Votre tâche:
Recopiez tel quel le passage des enregistrements qui commence à la ligne contenant "How much of" et se termine à la ligne contenant "5.77 metres", ces deux lignes incluses.

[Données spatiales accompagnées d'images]
⟨
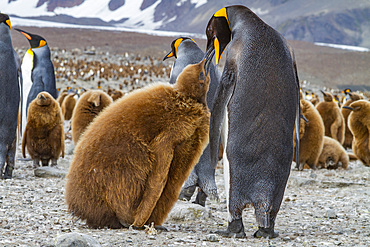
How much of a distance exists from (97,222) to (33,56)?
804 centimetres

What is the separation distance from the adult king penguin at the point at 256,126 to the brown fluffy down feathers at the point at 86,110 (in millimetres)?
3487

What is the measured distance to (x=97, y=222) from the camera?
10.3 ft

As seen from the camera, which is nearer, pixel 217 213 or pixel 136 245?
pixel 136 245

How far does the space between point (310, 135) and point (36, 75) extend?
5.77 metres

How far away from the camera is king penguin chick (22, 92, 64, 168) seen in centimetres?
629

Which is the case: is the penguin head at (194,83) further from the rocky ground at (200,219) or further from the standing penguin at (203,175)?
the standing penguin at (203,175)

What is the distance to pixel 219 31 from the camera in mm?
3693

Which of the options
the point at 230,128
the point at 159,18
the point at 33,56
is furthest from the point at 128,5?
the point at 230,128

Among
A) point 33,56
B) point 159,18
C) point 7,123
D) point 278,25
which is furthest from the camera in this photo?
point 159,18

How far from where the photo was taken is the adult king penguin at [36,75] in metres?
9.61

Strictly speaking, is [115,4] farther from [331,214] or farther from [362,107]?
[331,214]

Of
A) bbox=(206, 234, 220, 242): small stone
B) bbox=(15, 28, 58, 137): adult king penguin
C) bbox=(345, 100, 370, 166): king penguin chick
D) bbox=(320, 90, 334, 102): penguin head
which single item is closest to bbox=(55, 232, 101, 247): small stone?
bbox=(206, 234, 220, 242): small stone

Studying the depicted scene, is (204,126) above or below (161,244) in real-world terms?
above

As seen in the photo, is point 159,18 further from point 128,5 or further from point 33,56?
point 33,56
⟩
⟨
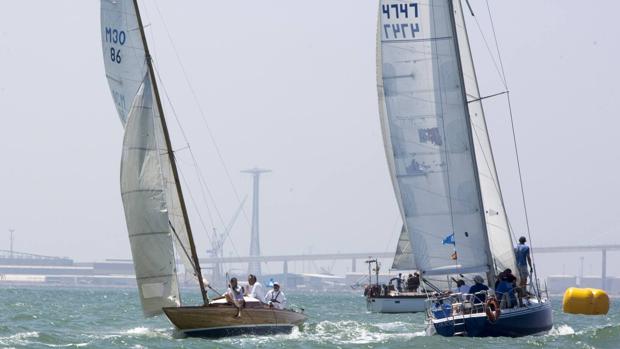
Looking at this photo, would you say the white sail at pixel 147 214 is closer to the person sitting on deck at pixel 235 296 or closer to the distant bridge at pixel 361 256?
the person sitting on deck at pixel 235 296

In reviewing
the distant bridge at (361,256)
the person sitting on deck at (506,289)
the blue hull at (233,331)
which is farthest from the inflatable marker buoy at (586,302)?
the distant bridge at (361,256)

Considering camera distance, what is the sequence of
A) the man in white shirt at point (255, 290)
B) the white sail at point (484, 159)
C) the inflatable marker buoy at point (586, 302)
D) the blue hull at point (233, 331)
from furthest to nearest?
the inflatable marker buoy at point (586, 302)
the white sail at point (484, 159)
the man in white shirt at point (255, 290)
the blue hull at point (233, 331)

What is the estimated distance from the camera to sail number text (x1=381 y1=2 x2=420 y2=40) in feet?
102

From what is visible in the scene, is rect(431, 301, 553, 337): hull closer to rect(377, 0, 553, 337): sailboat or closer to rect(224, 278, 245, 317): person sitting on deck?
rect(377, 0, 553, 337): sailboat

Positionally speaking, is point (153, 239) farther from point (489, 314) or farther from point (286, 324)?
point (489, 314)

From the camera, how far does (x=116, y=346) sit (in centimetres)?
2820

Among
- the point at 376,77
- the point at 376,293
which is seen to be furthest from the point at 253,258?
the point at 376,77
⟩
Résultat de l'exercice:
How much of a distance exists from (97,222) to (33,56)?
804 centimetres

What is the separation distance from the adult king penguin at the point at 256,126 to the brown fluffy down feathers at the point at 86,110 (in millimetres)?
3487

What is the measured distance to (x=97, y=222) from the camera?
10.3 ft

As seen from the camera, which is nearer, pixel 217 213 or pixel 136 245?
pixel 136 245

How far does the space between point (310, 135) and point (36, 75) extend?
5.77 metres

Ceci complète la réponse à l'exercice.